Minivid
What a journey we took during our first startup. Back in 2007, we were accepted into Y Combinator with ambitions of disrupting music videos by creating video game experiences tailored to hit songs. A few years later, our focus had shifted to a SaaS tool helping brands curate and broadcast their online social buzz. In between were a half dozen pivots. The most successful iteration of our company, born from the weekend wanderings of a co-founder, was a simple way to create fun animated shorts soon dubbed as Minivids.
A Minivid was created by hitting the record button and dragging a cast of premade characters around the scene. While less capable than frame by frame animation, this far more simple what-you-move-is-what-you-get method opened up animation to laymen like me. I could suddenly bring the stories rolling around in my head to life in minutes!
We put up a Youtube like portal for Minivid, and we watched with delight as users created thousands upon thousands of Minivids. Some users got really hooked and pushed the tool technically and creatively. We saw whole mini-series with Hitchcock level stories created in Minivid. We saw teachers use Minivid in their classrooms. And we saw so many well (and not so well) executed jokes.

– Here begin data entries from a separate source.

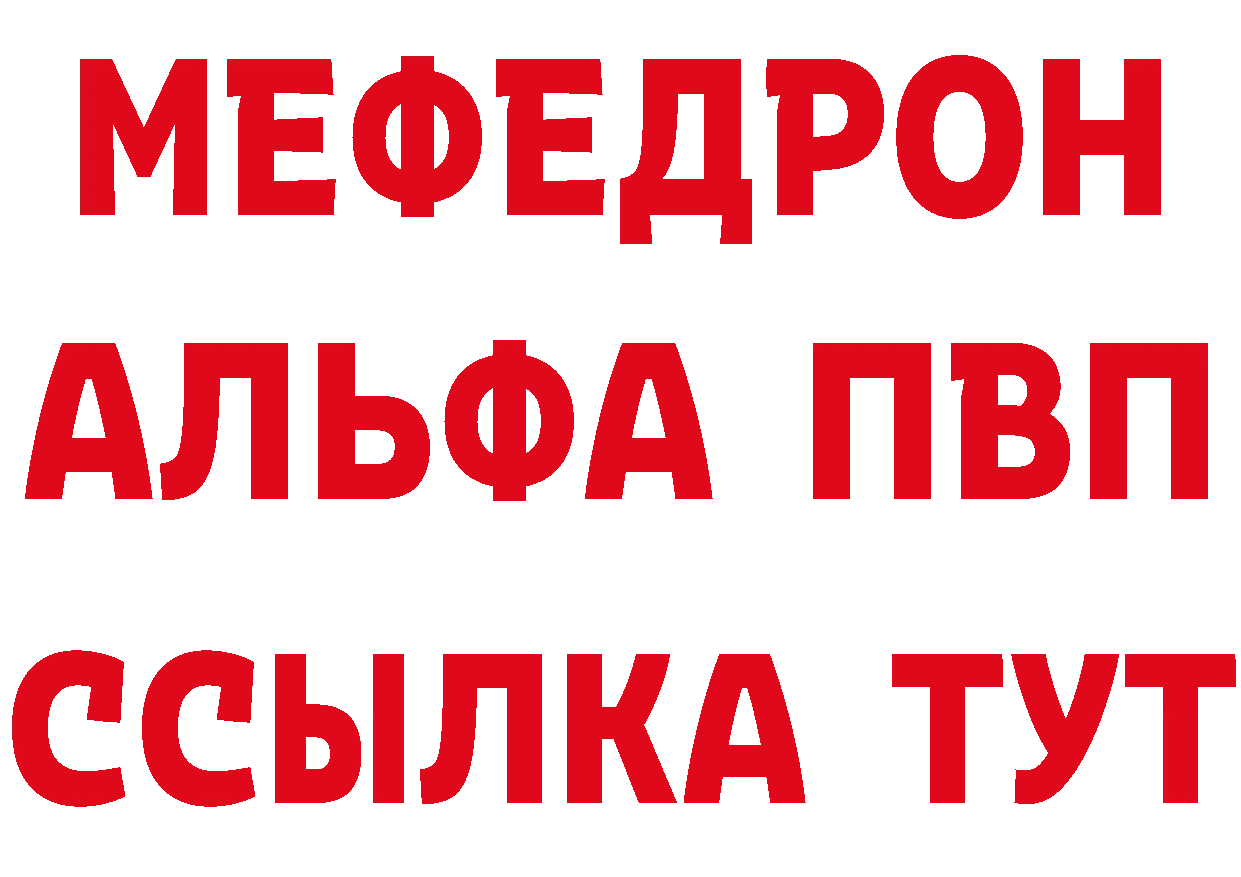 Героин гречка рабочий сайт даркнет гидра Красновишерск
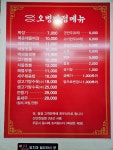 오병반점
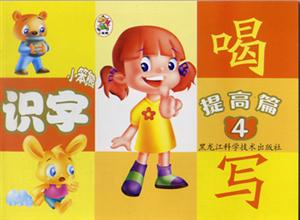 小笨熊成長啟蒙系列小笨熊識字提高篇④[筆畫名稱]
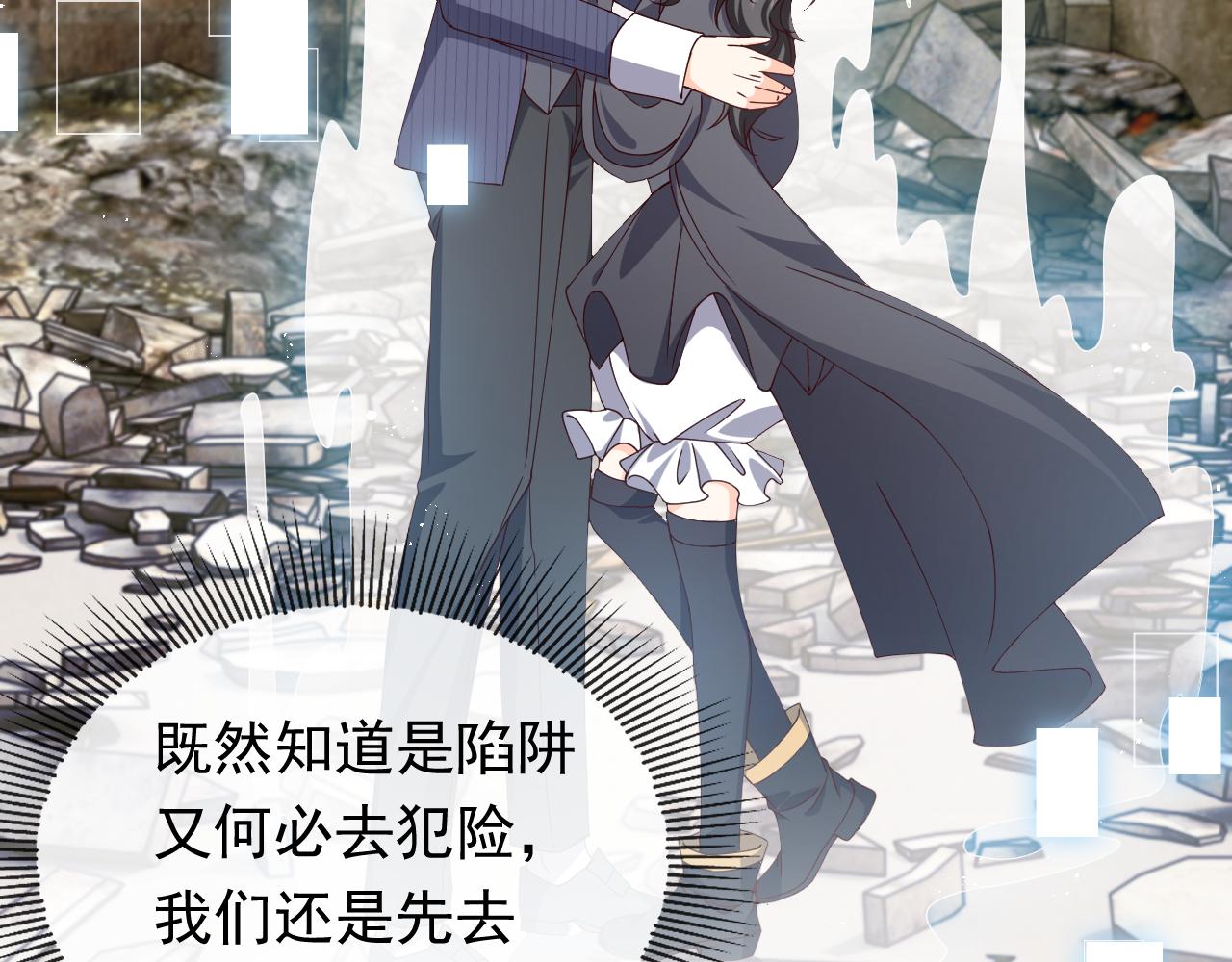 实名拒绝做魔女[穿游戏]韩漫全集-第105话 古怪的夫人无删减无遮挡章节图片 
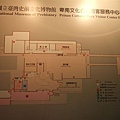 卑南文化公園展館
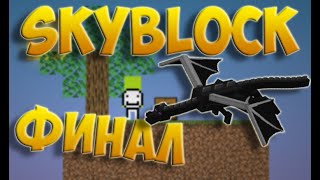 Карта Skyblock | Одолели Дракона Финал #3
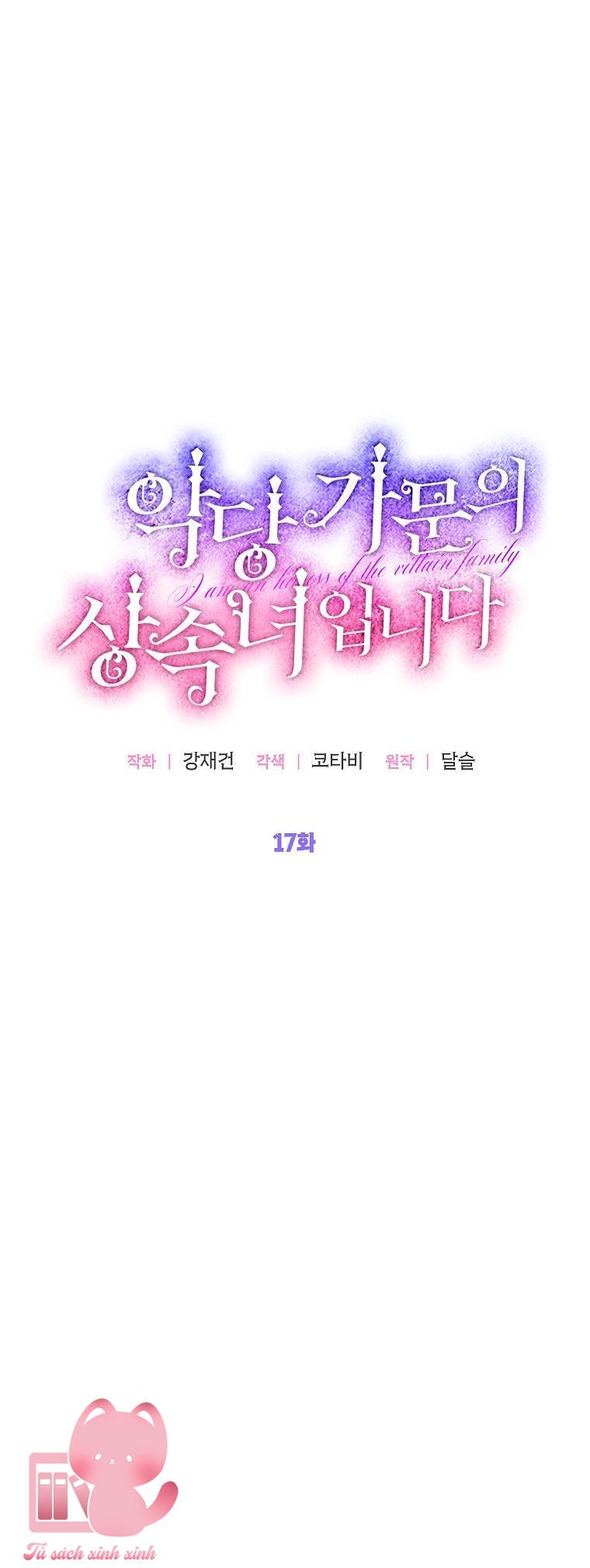 Người Thừa Kế Của Gia Tộc Phản Diện - Chap 17 - Trang 18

One of the truly surreal moments of my startup journey and life arrived when waking up to a pile of site unavailability alarms. On what should have been an ordinary weekday morning, I saw our Minivid portal traffic had spiked to unexpectedly insane levels. I scrambled to bring the site back to stability while pondering who in the world would take the time or resources to DDoS our niche playground?
Turns out, earlier in the morning a very popular day time talk show demoed Minivid as a fun way to pass some time[1]. Fans of the show flocked to the Minivid portal in excited droves to get in on the latest cabin fever relieving craze. Never in my life had I imagined anything I helped create would end up on day time television. Truly, Minivid had arrived.
We stumbled into some monetary success selling customized versions of Minivid to brands, like Sony and MTV, looking to spark fan engagement. However, we were otherwise a meandering mess business wise, and our pocket of success with Minivid was not enough to sustain the startup dream. But hey, at least we got to see Jack Black and Michael Cera as Minivid characters!